The battle is never won. As workplaces change, so different risks and hazards appear. Unhappily there are many thousands of workers suffering today from hazards to which they were exposed sometimes decades ago. For example, asbestos cases are not expected to peak for several years to come.

Thompsons continues to campaign to prevent and avoid hazards and to fight test cases to secure compensation.

But there are even bigger battles to be fought. This is written at a time when once again civil liberties are being attacked. In 1938, W.H. Thompson’s book Civil Liberties concluded with this paragraph:

“There would, therefore, appear to be some lessons to be learned – some which have been learned by painful experience and forgotten. The right of association, the right to strike, the right to express unpopular opinion, the right to preach peace in the midst of war, the right to criticise and challenge authority – these and many other rights have been ruthlessly taken away in Fascist states and the democratic organisations smashed. Let us take care in this country that the totalitarian State is not introduced while we sleep.
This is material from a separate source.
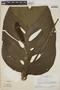 Monstera adansonii Schott, SURINAME, H. S. Irwin 55887, F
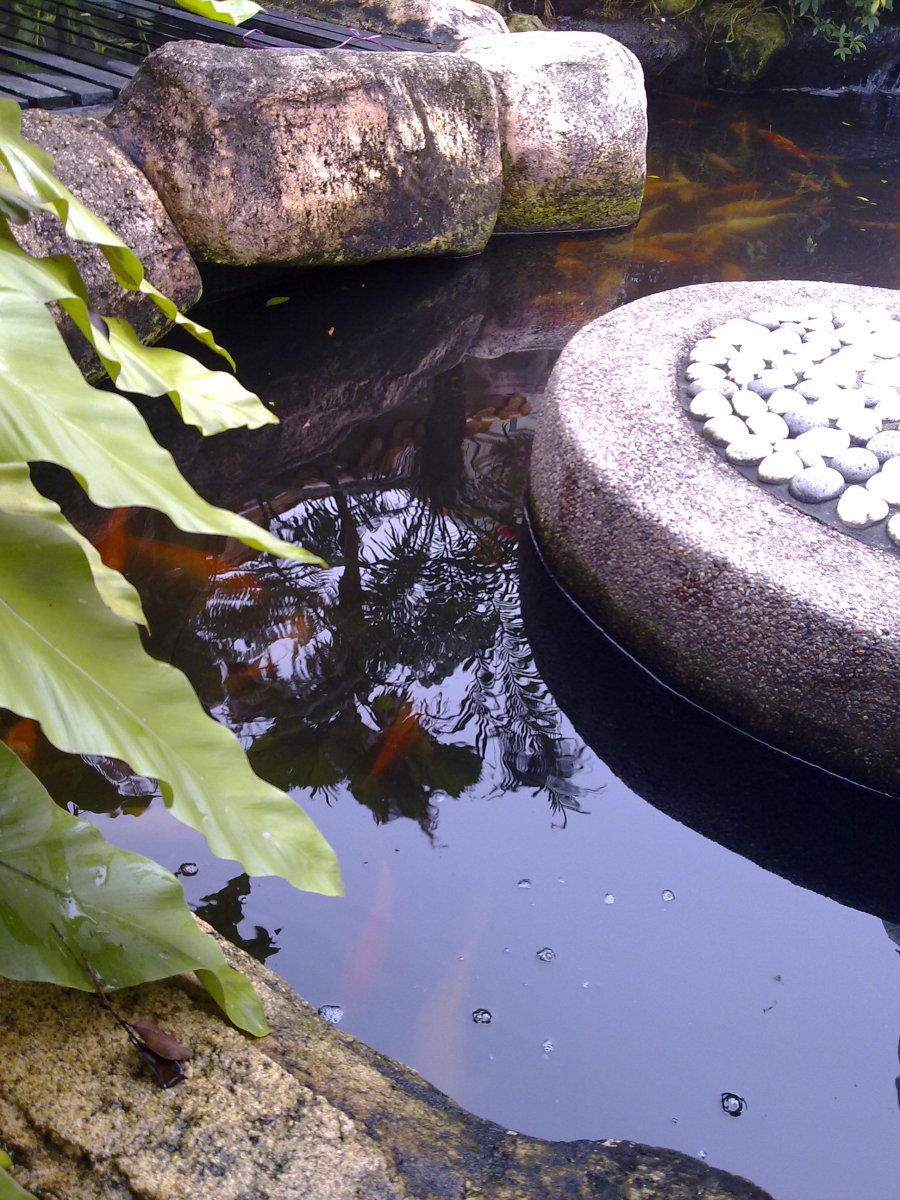 "Orange gold ""Koi"" fishes in the pond swimming freely"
The judge, the magistrate, and the policeman are not the persons who are the most satisfactory guardians of working-class liberty; if this book has demonstrated that fact, the necessary implication surely is that liberties of the people of this country can only be preserved by the united ceaseless vigilance and struggle of all those people who believe that freedom and democracy are the inalienable rights of mankind”.

Thompsons is proud to continue to play a part in this struggle.